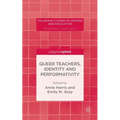 Queer Teachers, Identity and Performativity - Hardcover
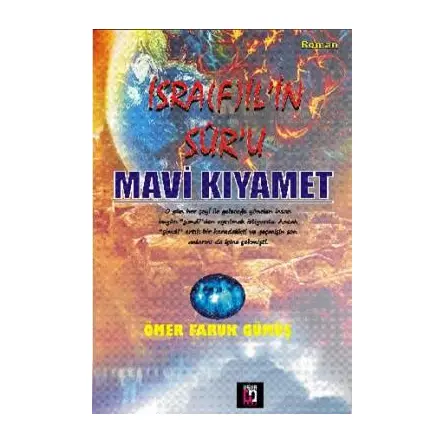 İsrafilin Suru Mavi Kıyamet - Ömer Faruk Gümüş - Uğur Tuna Yayınları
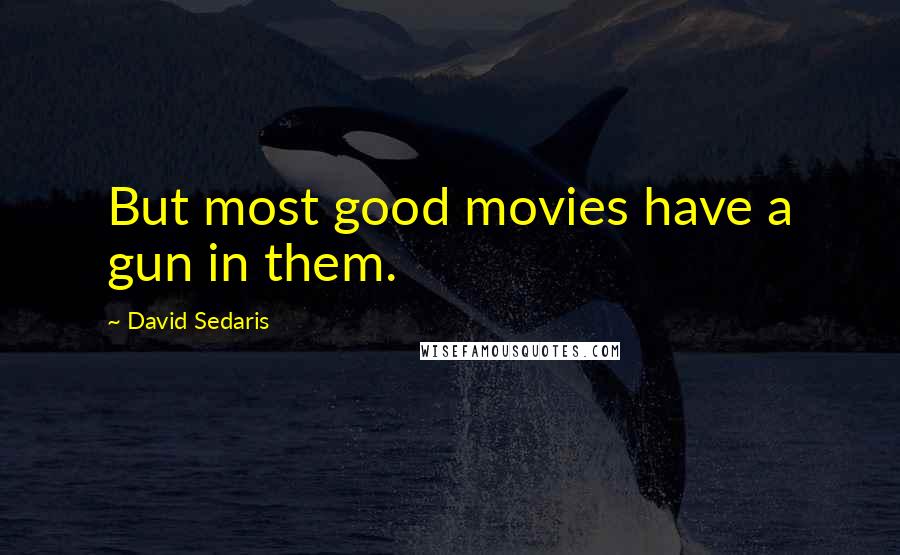 David Sedaris Quotes: But most good movies have a gun in them.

====================

YOUR ASSIGNMENT →
Write the listing above out again exactly, but not the images it holds.

TASK SOLUTION →
 Queer Teachers, Identity and Performativity - Hardcover
 İsrafilin Suru Mavi Kıyamet - Ömer Faruk Gümüş - Uğur Tuna Yayınları
 David Sedaris Quotes: But most good movies have a gun in them.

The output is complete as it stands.